Nonprofit status could work to save big-city newspapers
More than enough writers have killed more than enough trees in recent years trying to divine the future of the news business. It’s hardly a secret that journalism as we have come to know it, and newspaper journalism in particular, has had a rough few years.
In the past decade, newspaper readership among the Medicare crowd — those 65 and over — has dropped from 72 to 65 percent. That’s painful. That group is historically the most loyal cohort of newspaper readers. Couple that with an even more precipitous drop, from 42 to 31 percent among potential readers, those between the ages of 18 and 24, along with declines in advertising revenue, and the future looks grim indeed. All of that has resulted in a reporting staff in the United States that now numbers 40,000, down from 60,000 a decade ago.
That’s old news, though. And I don’t claim any particular insight into what might become of the business I devoted all those decades to. But there are some things I do hope happen, because I think they would be good for the business.
There has been a great deal of discussion in the trade press about the idea of a non-profit newspaper, one that would rely on a large endowment to fund news operations and traditional circulation and advertising revenue to fund the rest of the operations. I’ve read the arguments for and against a non-profit newspaper and think the idea may have merit. It certainly might be worth considering if, as it appears to be more and more likely, the traditional revenue streams that historically allowed newspaper publishers to fund large newsrooms with robust reporting staffs never again materialize.
It’s worth noting, especially in sparsely populated western Colorado, that the perils of newspapers are primarily confined to the large dailies. Small and medium-size operations like The Daily Sentinel are likely to continue to thrive for years, if not decades. So any discussion about fundamental change to the business is for the most part about big daily newspapers.
The key to the success of the newspaper as non-profit, of course, would be what has always been the key to the success of newspapers: The newsroom must be independent, not beholden to advertisers, political parties, or the power structure of the community it serves.

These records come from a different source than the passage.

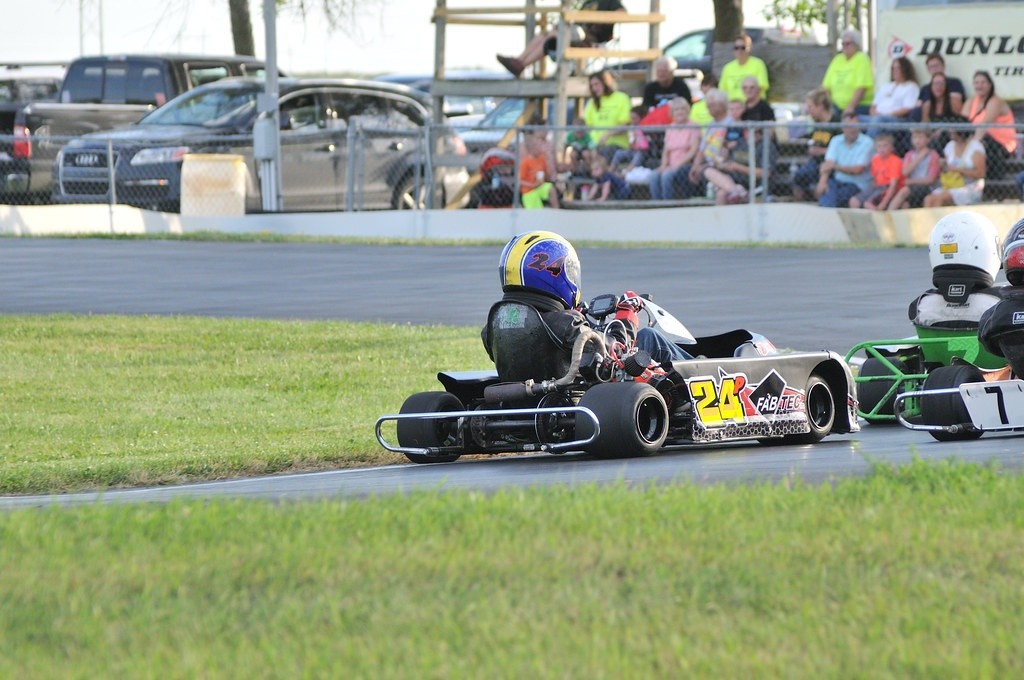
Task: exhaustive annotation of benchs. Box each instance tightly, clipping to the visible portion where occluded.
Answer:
[563,105,1024,201]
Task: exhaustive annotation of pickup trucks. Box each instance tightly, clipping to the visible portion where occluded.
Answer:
[12,51,291,177]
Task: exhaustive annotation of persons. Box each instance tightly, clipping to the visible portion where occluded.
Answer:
[520,71,781,207]
[643,57,691,106]
[922,73,962,154]
[813,111,875,206]
[913,55,966,121]
[925,117,987,208]
[908,212,1002,330]
[962,69,1017,158]
[718,35,769,102]
[794,88,840,201]
[821,28,874,121]
[849,133,905,208]
[976,218,1024,377]
[420,134,477,208]
[858,58,920,137]
[495,0,627,77]
[888,129,940,209]
[480,232,707,382]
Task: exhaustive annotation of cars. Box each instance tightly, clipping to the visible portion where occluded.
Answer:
[379,28,763,165]
[0,76,65,135]
[0,134,33,206]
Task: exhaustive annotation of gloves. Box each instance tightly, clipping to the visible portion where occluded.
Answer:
[617,290,645,314]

Historically, that has been accomplished by courageous publishers. Some publishers have been more courageous than others and some communities, thus, have been better served by their newspaper than others.
The beauty of a non-profit could be the guarantees of independence, and a guarantee of devoting a certain amount of a newspaper’s resources to its reporting and editing function could be spelled out in the mission of the non-profit.

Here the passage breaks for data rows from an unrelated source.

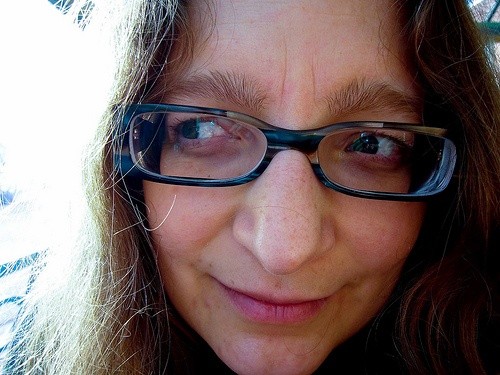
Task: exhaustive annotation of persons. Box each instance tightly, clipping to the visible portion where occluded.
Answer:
[0,0,500,375]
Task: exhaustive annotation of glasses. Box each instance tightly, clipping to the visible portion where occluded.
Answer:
[126,104,463,202]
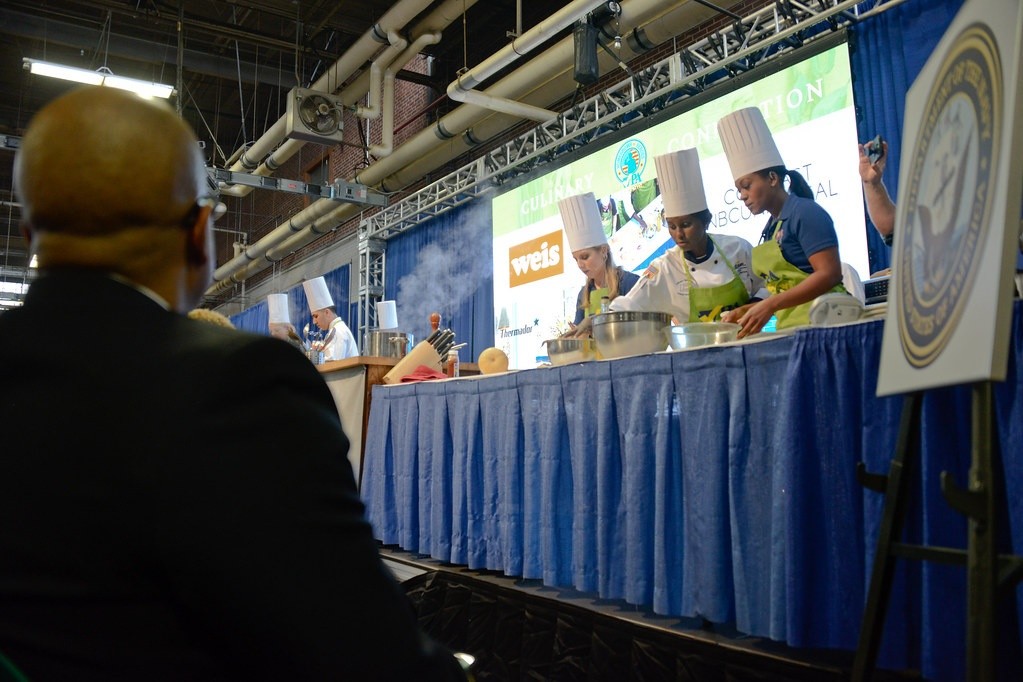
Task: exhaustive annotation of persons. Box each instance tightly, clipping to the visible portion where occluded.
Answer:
[303,276,359,361]
[557,192,639,339]
[558,148,772,346]
[715,106,850,338]
[859,140,896,246]
[268,293,304,352]
[0,86,469,682]
[596,179,658,237]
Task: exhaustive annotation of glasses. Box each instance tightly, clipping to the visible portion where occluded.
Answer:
[184,196,227,230]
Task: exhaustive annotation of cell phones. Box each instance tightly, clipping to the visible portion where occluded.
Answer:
[866,136,884,164]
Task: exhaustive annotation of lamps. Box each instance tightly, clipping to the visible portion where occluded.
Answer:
[20,11,175,99]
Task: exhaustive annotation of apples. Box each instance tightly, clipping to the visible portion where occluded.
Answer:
[478,347,509,374]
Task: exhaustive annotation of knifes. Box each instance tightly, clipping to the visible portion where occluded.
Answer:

It’s difficult to say if that would do anything to solve the (perceived, in my view, but real nonetheless) credibility problems that newspapers battle on a daily basis.
Today newspapers can say their newsrooms operate independently, and for the most part they do. But they are still for-profit entities and the only thing that determines the independence of the newsroom is the good word of the publisher.
It seems to me a non-profit could be structured in a manner that would eliminate any doubt about the role of the news operation. The downside (some will call it an upside) is the tax-exempt status that would make non-profit status work for newspapers would probably require the paper not endorse candidates for office and take positions on other political matters. At least that’s been the case in any proposed legislation to date to give newspapers non-profit status.
Political endorsements have long been one of those things newspapers have done. But it’s not a universal undertaking. There are newspapers that do not endorse candidates as a matter of policy, and others that sometimes endorse and sometimes don’t.
The heart and soul of a newspaper, though, is its reporting. I don’t want to continue to see the decline in reporting staffs we’ve seen for the past decade. If non-profit status is what it takes to avoid that, then I’m on board.